→ PAGE TEXT:
_ _ _ _ _

5. Nontransferability
of the Stock Option.
The
Stock
Option is non-transferable by the Optionee other than by will or the laws
of
descent and distribution and the Stock Option may be exercised, during the
lifetime of the Optionee, only by the Optionee or by the Optionee’s guardian or
legal representative or any transferee described above.
6. Rights
as a Stockholder.
An
Optionee or a transferee of the Stock Option shall have no rights as a
stockholder with respect to any shares covered by such Stock Option until
the
date when his or her purchase is entered upon the records of the duly authorized
transfer agent of the Company. No adjustment shall be made for dividends
(ordinary or extraordinary, whether in cash, securities or other property)
or
distribution of other rights for which the record date is prior to the date
a
stock certificate is issued, except as provided in the Plan.
7. Adjustment
in the Event of Change in Stock.

_ _ _ _ _

→ MATERIAL PROVIDED:
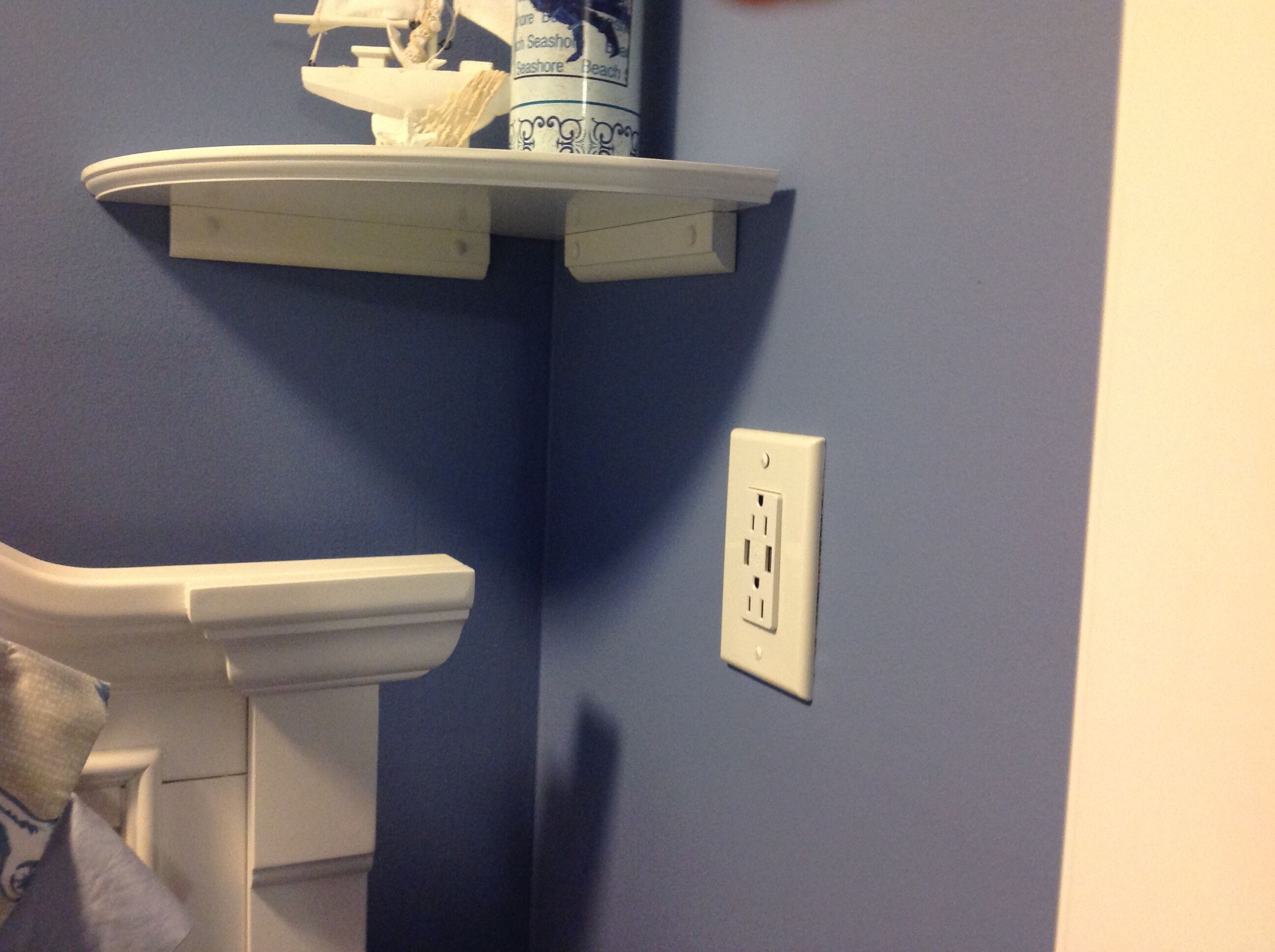 A bathroom with a white toilet, a shelf with a bottle, and a power outlet on the wall.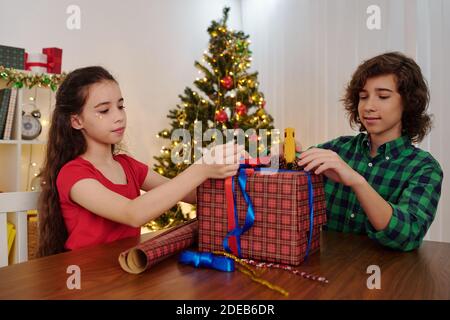Fratelli che decorano il regalo di Natale Foto Stock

_ _ _ _ _

→ PARTS OF THE EXERCISE:
1) In the stock option text, translate this sentence into Spanish: "An Optionee or a transferee of the Stock Option shall have no rights as a stockholder with respect to any shares covered by such Stock Option until the date when his or her purchase is entered upon the records of the duly authorized transfer agent of the Company."
2) Write a continuation of the stock option text, starting right after its final heading.

→ ANSWERS TO THE EXERCISES:
1) Un Optante o un cesionario de la Opción sobre Acciones no tendrá derechos como accionista con respecto a ninguna de las acciones cubiertas por dicha Opción sobre Acciones hasta la fecha en que su compra se asiente en los registros del agente de transferencias debidamente autorizado de la Sociedad.

2)
In
the
event of any change in corporate capitalization (including, but not limited
to,
a change in the number of shares of Common Stock outstanding), such as a
stock
split, reverse stock split, stock dividend, combination or reclassification
of
the Common Stock, or any other increase or decrease in the number of issued
shares of Common Stock effected without receipt of consideration by the Company,
the number and kind of shares subject to the Stock Option and/or the exercise
price per share shall be subject to adjustment or substitution, as determined
by
the Committee in its sole discretion to put the Optionee in the same relative
position via-a-vis equity and other option holders as before the change and
consistent with adjustments made under the Plan for other Plan participants
who
have an outstanding Stock Option. The determination of the Committee regarding
any adjustment will be final and conclusive.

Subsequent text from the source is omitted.